AUTHOR=Huang Qingfang , Yang Chao , Pang Jinmeng , Zeng Biao , Yang Pei , Zhou Rongrong , Wu Haijun , Shen Liangfang , Zhang Rong , Lou Fan , Jin Yi , Abdilim Albert , Jin Hekun , Zhang Zijian , Xie Xiaoxue TITLE=CT-based dosiomics and radiomics model predicts radiation-induced lymphopenia in nasopharyngeal carcinoma patients JOURNAL=Frontiers in Oncology VOLUME=13 YEAR=2023 URL=https://www.frontiersin.org/journals/oncology/articles/10.3389/fonc.2023.1168995 DOI=10.3389/fonc.2023.1168995 ISSN=2234-943X ABSTRACT=Purpose

This study aims to develop and validate a model predictive for the incidence of grade 4 radiation-induced lymphopenia (G4RIL), based on dosiomics features and radiomics features from the planning CT of nasopharyngeal carcinoma (NPC) treated by radiation therapy.

Methods

The dataset of 125 NPC patients treated with radiotherapy from August 2018 to March 2019 was randomly divided into two sets—an 85-sample training set and a 40-sample test set.
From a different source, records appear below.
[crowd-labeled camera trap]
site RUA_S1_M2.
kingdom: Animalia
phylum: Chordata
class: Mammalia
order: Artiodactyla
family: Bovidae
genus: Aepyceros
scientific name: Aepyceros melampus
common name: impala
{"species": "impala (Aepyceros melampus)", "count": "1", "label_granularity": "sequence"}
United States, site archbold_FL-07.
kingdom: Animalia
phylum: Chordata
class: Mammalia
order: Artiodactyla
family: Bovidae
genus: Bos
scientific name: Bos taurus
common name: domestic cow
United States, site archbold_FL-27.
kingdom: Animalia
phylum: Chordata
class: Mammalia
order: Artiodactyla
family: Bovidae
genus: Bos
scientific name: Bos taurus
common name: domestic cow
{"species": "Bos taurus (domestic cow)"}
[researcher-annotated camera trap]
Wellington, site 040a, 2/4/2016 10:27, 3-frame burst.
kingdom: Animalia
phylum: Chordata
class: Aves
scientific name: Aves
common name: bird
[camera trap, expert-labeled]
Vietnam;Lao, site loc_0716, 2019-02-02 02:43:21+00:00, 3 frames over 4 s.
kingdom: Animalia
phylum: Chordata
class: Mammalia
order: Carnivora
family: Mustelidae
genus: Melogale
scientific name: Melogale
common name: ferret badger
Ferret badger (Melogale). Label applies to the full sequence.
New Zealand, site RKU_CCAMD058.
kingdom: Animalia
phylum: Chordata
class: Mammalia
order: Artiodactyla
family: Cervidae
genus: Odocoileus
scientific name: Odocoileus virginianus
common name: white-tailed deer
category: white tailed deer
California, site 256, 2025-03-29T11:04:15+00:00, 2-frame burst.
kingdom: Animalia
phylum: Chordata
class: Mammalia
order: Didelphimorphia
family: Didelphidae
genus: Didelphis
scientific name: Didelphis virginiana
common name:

Dosiomics features and radiomics features of the CT image within the skull bone and cervical vertebrae were extracted. A feature selection process of multiple steps was employed to identify the features that most accurately forecast the data and eliminate superfluous or insignificant ones. A support vector machine learning classifier with correction for imbalanced data was trained on the patient dataset for prediction of RIL (positive classifier for G4RIL, negative otherwise). The model’s predictive capability was gauged by gauging its sensitivity (the likelihood of a positive test being administered to patients with G4RIL) and specificity in the test set. The area beneath the ROC curve (AUC) was utilized to explore the association of characteristics with the occurrence of G4RIL.

Results

Three clinical features, three dosiomics features, and three radiomics features exhibited significant correlations with G4RIL. Those features were then used for model construction. The combination model, based on nine robust features, yielded the most impressive results with an ACC value of 0.88 in the test set, while the dosiomics model, with three dosiomics features, had an ACC value of 0.82, the radiomics model, with three radiomics features, had an ACC value of 0.82, and the clinical model, with its initial features, had an ACC value of 0.6 for prediction performance.

Conclusion

The findings show that radiomics and dosiomics features are correlated with the G4RIL of NPC patients. The model incorporating radiomics features and dosiomics features from planning CT can predict the incidence of G4RIL in NPC patients.